Le dernier juif d’Europe de Joann Sfar.

On ne change pas de race et de sexe et de visage pour tourner le dos à ses obligations. Les gens font ça pour s’épanouir, pas pour se planquer.

Chronique d’une brillantissime satire fantastique

Paris aujourd’hui. Ionas, vampire, Rebecka, psychanalyste pour monstres, François, vétérinaire homosexuel. Ils sont tous juifs. Ils vont devoir s’unir pour lutter ensemble contre une montée d’antisémitisme sans pareille, et un pogrom géant dans le Marais.
Un texte sur la différence et la part du monstre en chacun de nous.
« Je ne me doutais pas que l’histoire de mon père me mènerait à faire équipe avec Ionas, un vampire centenaire et amoureux, Rebecka, sa copine psy divorcée d’un fantôme, et une rabbine. Mais quand c’est arrivé, j’ai trouvé ça normal. Presque.
Ces pages racontent aussi comment mon père a tenté de ne plus être juif, et comment, avec tout ce que l’on me mettait sur le dos, j’ai eu le sentiment d’être le dernier juif d’Europe. »

Si vous me suivez régulièrement, vous savez à quel point les sujets qui touchent à mes racines peuvent susciter chez moi de vives émotions.
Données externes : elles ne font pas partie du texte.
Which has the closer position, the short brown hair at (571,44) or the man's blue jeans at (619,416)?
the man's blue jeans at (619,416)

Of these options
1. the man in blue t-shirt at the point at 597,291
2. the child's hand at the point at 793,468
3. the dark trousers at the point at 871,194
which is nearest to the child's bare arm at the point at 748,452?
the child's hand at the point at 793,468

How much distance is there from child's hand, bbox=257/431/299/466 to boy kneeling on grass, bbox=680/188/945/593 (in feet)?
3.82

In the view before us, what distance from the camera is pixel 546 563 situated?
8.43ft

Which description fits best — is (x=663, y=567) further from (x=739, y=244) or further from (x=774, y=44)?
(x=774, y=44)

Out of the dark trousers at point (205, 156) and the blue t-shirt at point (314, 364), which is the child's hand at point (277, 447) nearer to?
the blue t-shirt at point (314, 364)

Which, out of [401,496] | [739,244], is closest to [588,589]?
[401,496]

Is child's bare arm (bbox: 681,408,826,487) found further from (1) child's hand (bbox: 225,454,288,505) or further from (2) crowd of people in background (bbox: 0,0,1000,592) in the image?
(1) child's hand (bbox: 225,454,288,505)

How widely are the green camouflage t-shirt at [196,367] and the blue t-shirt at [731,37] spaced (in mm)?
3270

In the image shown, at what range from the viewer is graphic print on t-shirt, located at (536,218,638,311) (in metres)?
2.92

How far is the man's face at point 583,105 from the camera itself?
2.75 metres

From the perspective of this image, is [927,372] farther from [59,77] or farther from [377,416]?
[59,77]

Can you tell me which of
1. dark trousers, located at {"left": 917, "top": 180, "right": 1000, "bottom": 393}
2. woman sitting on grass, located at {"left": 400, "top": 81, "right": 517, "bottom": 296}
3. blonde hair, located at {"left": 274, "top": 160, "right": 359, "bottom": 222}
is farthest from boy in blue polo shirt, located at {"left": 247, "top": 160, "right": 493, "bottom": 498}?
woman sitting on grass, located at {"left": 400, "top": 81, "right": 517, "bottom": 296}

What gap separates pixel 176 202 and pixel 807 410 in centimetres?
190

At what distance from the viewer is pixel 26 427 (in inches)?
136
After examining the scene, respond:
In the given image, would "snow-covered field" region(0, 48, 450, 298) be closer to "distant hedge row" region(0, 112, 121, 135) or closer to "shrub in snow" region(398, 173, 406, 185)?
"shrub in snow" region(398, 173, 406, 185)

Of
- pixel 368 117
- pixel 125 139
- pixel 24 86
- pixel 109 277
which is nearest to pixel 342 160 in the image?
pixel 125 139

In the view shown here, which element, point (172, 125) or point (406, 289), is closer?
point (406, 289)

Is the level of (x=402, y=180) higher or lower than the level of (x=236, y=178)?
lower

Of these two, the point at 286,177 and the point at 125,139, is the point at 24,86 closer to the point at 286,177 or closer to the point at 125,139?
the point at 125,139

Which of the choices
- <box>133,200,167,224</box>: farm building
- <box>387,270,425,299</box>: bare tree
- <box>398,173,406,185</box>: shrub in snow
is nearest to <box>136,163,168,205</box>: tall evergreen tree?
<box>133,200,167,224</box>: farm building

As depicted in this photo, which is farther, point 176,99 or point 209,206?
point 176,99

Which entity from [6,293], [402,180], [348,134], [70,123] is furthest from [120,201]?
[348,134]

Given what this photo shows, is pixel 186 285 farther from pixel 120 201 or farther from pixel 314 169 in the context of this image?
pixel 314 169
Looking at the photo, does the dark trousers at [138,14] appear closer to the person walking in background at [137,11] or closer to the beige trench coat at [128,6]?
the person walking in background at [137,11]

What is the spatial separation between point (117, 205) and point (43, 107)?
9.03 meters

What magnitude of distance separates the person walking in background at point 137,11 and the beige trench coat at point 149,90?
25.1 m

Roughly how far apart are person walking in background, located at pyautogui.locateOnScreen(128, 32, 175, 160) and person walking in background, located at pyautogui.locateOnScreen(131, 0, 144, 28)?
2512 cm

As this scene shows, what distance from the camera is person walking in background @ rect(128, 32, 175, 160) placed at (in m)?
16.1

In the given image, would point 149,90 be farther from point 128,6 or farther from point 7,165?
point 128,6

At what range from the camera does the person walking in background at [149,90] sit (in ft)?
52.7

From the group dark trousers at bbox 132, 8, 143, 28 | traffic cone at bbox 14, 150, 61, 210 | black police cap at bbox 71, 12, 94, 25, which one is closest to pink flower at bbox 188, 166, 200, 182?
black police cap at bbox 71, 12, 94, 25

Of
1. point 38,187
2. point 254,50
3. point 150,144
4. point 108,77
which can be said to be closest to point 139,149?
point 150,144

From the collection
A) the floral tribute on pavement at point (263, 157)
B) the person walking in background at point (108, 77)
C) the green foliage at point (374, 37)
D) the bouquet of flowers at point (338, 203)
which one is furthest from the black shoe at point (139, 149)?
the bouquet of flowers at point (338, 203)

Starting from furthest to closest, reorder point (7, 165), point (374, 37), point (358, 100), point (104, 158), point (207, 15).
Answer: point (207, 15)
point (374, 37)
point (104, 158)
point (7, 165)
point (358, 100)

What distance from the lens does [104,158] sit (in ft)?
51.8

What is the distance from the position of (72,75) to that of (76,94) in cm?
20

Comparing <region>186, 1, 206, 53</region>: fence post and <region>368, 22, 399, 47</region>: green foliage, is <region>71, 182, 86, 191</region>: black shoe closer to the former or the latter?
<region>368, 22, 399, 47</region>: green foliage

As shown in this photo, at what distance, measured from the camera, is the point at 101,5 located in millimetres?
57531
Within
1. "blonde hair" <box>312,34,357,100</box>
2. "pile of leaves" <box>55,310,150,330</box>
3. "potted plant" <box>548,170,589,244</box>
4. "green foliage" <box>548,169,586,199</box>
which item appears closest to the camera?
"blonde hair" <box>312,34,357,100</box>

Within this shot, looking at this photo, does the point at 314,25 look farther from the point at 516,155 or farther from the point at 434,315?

Récits sur les camps de la mort, fictions, romans évoquant l’antisémitisme, ces lectures m’émeuvent particulièrement. Pourtant, ce roman fait exception à la règle. Non pas que je n’ai pas été émue, au contraire, mais parce que Joann Sfar m’a touchée avec un humour d’une finesse et d’une intelligence rare.

Dans un échange de tweet, l’auteur m’a dit avoir uniquement cherché à transmettre son anxiété, et pourtant, ce roman est tellement plus.

Tout d’abord, n’y cherchez pas une trame de roman classique, vous ne la trouverez pas et vous risquez d’être déçus. Joann Sfar part un peu dans tous les sens et il est parfois difficile de s’y retrouver, mais ça n’a en rien gâché mon plaisir.

Dès les premières pages, je savais que Le dernier juif d’Europe et moi étions fait pour nous entendre. Remarques satiriques et humour sont au rendez-vous. Nombreux ont été les fous rires qui ont accompagnés ma lecture. Au travers d’une plume brillante et caustique, l’auteur, par le prisme de cette fable fantastique, met en image la bêtise de notre société, ses errances, son adoration des Dieux « chanteurs de variété en mal de reconnaissance » et personnalités portées par les petits esprits de la téléréalité. Bien sûr, il évoque aussi avec force l’antisémitisme. Cette haine qui se transmet de génération en génération au point de ne plus savoir quelle en est la cause. Mais il parle également de l’euthanasie, de l’homosexualité, de la transidentité. Il tacle la bien pensance intellectuelle de gauche, critique la politique et les politiques, donne son avis sur le mouvement des gilets jaunes ou encore l’écriture inclusive et ses ravages (oui, je n’adhère pas à cette volonté de genrer tous les aspects de notre vie).

L’identité. Un sujet qui m’est apparu au coeur de cette fable et c’est ce qui m’a d’ailleurs conduit au choix de l’extrait cité supra.

Sur l’antisémitisme en particulier, il décrit ce sentiment comme un monstre qui se nourrit de la haine, et j’avoue avoir particulièrement savouré le parallèle avec le comique à la quenelle (ceux qui savent, savent).

Au moyen de ce bestiaire sorti de son imaginaire, où les monstres se déguisent en black blocs pour passer inaperçus, Joann Sfar nous rappelle que les seuls monstres qui existent sur cette terre, c’est nous, citoyens de notre monde.

Que l’on adhère ou pas à son analyse, l’ensemble des sujets est magistralement mis en scène, avec finesse et intelligence.

C’est un roman à ne pas mettre entre toutes les mains. Pour le comprendre il faut un minimum d’ouverture et d’esprit critique. Il faut le lire avec une certaine hauteur et savoir savourer les effets de style et les images qu’utilisent Joann Sfar.

Comme vous vous en doutez, j’ai eu un vrai coup de coeur pour ce roman, non seulement sur les sujets de fond, mais également sur la forme.

Le dernier juif d’Europe est, pour ma part, un petit bijou de littérature.

Le dernier juif d’Europe, de Joann Sfar, paru le 26 février 2020 aux éditions Albin Michel.